Hullin había visto las escalas antes que Materne, y su indignación contra Divès aumentó más aún; pero como en semejantes ocasiones la indignación no sirve para nada, mandó a Lagarmitte que dijera a Frantz Materne, el cual se hallaba apostado al otro lado del Donon, que acudiese a toda prisa con la mitad de los hombres a sus órdenes. Fácilmente puede adivinarse si el muchacho, advertido del peligro que corría su padre, dejaría perder un segundo. Ya se veían los amplios sombreros negros trepar por la ladera a través de la nieve, con el fusil a la espalda y marchando tan de prisa como podían, y, sin embargo, Juan Claudio salió al encuentro de ellos, sudoroso, con la mirada huraña, y les gritó con voz enérgica:

—¡Vamos! ¡Vamos!... ¡Más de prisa! ¡A ese paso no llegaréis nunca!

Hullin temblaba de ira, haciendo responsable de la situación al contrabandista.

Mientras tanto, Marcos Divès había rodeado el barranco, en lo que empleó una media hora, y comenzaba a divisar las dos compañías alemanas situadas, en posición de descanso, a cien pasos detrás de los cañones que hacían fuego sobre las trincheras. Entonces, el contrabandista se acercó a los de a pie y, conteniendo la voz, les dijo, al mismo tiempo que los cañonazos percutían uno tras otro en la garganta y que se oían, a lo lejos, los clamores del asalto:

—¡Compañeros! ¡Vais a arremeter contra la infantería a la bayoneta! Nosotros nos encargamos de los demás. ¿Estamos?

—Sí, estamos.

—Pues ¡en marcha!

La tropa avanzó en buen orden hasta la orilla del bosque, con Piercy de Soldatenthal a la cabeza. Casi al mismo tiempo se oyó el ¿verdá?[6] de un centinela; luego dos tiros, un grito estentóreo de «¡Viva Francia!» y el ruido sordo de una multitud de pasos que se precipitaban al mismo tiempo; los valientes montañeses cayeron sobre el enemigo como una manada de lobos.

Divès, de pie en los estribos, con la cabeza levantada y los bigotes de punta, los miraba sonriendo, y decía:

—¡Esto va bien!

La refriega era terrible; el suelo se estremecía. Los alemanes, lo mismo que los franceses, no hacían fuego; el ataque se verificaba en silencio; un choque de bayonetas, un ruido de culatazos interrumpidos de vez en cuando por algún tiro suelto, gritos de ira, recias pisadas y voces indistintas: no se oía nada más.

Los contrabandistas, con la cabeza erguida y el sable en la mano, se regodeaban pensando en la matanza próxima y aguardaban la orden de su jefe con impaciencia.

—Ahora nos toca a nosotros—dijo por último Marcos—. ¡Los cañones son nuestros!

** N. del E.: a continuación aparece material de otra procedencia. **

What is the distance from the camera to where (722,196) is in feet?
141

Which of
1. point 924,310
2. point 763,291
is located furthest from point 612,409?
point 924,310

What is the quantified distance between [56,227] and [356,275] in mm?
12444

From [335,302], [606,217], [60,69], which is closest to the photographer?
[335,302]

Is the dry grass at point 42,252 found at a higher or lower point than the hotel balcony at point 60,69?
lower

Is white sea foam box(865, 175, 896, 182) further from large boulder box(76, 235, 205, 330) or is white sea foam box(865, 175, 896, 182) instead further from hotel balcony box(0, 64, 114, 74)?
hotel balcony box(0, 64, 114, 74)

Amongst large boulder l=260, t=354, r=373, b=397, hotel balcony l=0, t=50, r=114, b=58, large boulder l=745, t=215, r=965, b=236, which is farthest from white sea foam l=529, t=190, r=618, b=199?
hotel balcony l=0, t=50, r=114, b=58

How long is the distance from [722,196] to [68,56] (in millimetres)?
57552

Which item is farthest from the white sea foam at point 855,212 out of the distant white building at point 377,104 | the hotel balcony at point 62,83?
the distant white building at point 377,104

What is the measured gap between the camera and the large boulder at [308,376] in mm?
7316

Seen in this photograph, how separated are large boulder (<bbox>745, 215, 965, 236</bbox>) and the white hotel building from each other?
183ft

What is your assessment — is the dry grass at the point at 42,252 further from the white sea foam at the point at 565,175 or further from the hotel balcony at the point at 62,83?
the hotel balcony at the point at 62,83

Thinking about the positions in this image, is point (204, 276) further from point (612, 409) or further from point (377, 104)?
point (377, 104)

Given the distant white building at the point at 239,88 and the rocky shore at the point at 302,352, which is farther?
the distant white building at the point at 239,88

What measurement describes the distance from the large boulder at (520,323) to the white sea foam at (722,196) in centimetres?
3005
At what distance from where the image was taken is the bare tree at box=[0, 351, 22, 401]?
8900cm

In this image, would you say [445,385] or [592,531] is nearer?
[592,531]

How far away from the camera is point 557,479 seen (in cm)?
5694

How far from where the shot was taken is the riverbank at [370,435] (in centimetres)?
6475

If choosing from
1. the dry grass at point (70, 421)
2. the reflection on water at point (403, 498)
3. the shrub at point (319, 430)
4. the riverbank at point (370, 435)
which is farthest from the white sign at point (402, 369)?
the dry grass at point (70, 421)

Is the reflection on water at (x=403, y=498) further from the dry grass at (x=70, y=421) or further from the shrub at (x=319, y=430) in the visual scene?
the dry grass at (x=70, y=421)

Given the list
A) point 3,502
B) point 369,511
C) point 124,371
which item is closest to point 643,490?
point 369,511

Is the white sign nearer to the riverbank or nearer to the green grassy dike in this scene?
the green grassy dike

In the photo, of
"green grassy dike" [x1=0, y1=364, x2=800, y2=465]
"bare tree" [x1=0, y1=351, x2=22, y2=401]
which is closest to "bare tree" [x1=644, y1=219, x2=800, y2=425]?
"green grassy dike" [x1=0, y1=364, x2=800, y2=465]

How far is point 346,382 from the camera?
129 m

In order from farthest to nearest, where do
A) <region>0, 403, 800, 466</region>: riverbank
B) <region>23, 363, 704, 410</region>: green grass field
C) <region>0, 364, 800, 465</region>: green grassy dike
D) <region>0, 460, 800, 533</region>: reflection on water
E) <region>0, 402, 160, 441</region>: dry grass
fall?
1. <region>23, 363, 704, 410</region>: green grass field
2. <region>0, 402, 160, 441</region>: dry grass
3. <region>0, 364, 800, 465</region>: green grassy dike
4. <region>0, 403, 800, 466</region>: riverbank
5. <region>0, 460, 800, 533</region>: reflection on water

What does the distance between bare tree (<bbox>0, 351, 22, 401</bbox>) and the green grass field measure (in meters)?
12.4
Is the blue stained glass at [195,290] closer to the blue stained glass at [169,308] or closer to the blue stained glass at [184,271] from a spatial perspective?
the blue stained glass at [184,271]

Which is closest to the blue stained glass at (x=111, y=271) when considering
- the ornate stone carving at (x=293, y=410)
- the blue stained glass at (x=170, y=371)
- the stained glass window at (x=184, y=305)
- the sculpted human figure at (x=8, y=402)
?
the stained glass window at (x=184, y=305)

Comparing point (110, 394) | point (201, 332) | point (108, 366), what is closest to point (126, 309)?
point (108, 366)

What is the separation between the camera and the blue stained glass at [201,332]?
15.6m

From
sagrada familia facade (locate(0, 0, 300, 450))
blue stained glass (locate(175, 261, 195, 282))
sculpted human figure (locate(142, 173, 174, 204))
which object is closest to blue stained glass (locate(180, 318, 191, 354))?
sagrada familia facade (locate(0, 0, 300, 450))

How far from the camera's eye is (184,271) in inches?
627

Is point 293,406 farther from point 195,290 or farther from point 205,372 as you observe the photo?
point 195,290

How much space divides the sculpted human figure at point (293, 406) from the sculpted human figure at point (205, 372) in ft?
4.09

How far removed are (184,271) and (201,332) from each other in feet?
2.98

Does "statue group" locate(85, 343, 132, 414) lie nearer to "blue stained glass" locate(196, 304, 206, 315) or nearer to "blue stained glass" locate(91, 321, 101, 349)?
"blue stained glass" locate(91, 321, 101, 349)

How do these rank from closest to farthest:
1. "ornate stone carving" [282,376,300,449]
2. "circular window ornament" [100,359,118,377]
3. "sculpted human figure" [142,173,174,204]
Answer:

Y de la parte más intrincada de la espesura, con las amplias capas abiertas como alas, el cuerpo inclinado hacia adelante y las espaldas en alto, los contrabandistas partieron.

—No dar tajos, sino estocadas—dijo Marcos.

Y no hubo más.

Los doce buitres llegaron a los cañones en un segundo. Formaban parte del pequeño escuadrón cuatro antiguos dragones españoles y dos aguerridos coraceros de la guardia que se habían unido a Marcos en busca de aventuras. Ya puede imaginarse lo que estos hombres hicieron. Los golpes dados con las palancas, las escobillas y los sables, únicas armas de que disponían los artilleros, llovían a su alrededor como una granizada; pero eran parados de firme, y cada estocada devuelta hacía rodar a un hombre.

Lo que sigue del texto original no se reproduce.